Both men fell silent as each was lost in his own memories of better times.

Tuvok mentally shook himself out of his reverie. "Be that as it may, Doctor, we will need to keep our wits about us in the coming hours. Captain Torres may begin to feel trapped. If that happens, we may come to blows within our very ship."

"Have you spoken with Chakotay?" asked the Doctor.

"I have," answered Tuvok. "He is biding his time, and I am not completely in his confidence. He wishes to keep his plans to himself for now. This may well be a wise course of action. Torres does not trust me. I may be arrested at any moment."

"What? I thought Vulcans were strong enough not to break under torture," jibed the Doctor gently.

"This is true, Doctor," responded Tuvok, "but I do not trust Seven of Nine. Given the right provocation, she might well assimilate me to gain the knowledge of Lieutenant Chakotay's plans."
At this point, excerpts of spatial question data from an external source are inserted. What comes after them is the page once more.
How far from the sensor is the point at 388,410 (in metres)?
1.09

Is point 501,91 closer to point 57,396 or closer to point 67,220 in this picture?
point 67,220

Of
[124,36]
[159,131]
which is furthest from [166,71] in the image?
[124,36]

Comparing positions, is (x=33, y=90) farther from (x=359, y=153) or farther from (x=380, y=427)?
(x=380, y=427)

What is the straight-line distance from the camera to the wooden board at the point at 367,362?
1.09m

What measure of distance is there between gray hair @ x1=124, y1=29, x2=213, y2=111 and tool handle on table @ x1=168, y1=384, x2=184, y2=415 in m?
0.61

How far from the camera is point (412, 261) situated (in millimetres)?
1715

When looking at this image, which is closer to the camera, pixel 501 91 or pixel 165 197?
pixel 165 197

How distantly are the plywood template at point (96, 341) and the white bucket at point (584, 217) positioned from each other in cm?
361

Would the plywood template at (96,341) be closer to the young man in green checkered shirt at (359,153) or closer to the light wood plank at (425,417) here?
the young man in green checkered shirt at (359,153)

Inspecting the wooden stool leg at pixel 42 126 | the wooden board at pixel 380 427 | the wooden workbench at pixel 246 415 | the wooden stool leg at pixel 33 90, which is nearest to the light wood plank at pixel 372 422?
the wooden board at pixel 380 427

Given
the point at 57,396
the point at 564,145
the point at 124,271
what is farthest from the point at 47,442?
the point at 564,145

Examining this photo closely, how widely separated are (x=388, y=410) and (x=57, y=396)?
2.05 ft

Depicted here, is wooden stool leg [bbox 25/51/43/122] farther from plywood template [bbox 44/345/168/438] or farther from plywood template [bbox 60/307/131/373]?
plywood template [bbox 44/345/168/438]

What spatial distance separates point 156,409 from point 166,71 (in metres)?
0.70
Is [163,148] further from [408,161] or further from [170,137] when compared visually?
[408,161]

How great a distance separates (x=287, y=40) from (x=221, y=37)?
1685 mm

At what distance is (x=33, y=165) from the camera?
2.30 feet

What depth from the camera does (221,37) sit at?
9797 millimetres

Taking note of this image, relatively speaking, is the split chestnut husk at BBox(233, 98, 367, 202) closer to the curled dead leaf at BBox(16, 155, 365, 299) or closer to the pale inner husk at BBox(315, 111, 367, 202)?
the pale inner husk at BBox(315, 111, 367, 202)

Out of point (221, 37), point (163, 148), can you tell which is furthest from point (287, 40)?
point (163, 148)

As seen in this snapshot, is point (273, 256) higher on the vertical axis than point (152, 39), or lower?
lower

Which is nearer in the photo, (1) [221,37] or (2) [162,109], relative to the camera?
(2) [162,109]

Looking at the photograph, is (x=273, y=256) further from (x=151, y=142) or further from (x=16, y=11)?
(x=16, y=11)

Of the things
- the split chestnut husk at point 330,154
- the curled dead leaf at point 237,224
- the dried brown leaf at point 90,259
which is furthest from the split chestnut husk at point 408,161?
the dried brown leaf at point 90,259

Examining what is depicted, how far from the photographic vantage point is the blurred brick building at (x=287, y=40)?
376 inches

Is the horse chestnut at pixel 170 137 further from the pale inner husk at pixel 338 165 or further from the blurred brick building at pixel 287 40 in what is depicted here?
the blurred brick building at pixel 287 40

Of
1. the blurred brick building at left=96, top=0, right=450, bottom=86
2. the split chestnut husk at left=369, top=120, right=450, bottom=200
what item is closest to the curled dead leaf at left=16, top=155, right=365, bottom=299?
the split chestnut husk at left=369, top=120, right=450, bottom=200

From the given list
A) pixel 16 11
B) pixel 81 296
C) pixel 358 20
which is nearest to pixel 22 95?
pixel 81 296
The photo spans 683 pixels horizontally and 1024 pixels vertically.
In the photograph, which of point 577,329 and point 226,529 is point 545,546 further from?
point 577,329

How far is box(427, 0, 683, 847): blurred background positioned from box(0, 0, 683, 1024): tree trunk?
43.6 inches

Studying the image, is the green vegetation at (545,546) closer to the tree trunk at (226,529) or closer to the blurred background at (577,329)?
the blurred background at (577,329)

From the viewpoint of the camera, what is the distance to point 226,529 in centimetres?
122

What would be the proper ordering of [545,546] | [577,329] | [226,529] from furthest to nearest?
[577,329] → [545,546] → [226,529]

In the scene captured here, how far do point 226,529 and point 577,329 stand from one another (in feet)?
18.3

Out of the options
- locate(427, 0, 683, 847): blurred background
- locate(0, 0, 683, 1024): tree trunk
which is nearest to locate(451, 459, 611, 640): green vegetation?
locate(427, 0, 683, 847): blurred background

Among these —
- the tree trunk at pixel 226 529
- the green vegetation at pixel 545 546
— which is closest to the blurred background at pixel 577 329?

"Now, there's a horrible thought," muttered the Doctor.

"Indeed," nodded Tuvok. "Assimilation is an unpleasant experience." He knew of what he spoke.

"Oh, not that!" interjected the EMH. "I mean the thought of you and Seven of Nine, well, joined or that is to say . . . ."

"Good night, Doctor," said Tuvok. Turning on his heel, he left abruptly.

"Well, don't go away mad," called the Doctor after him. "Horrible thought," he repeated before deactivating himself.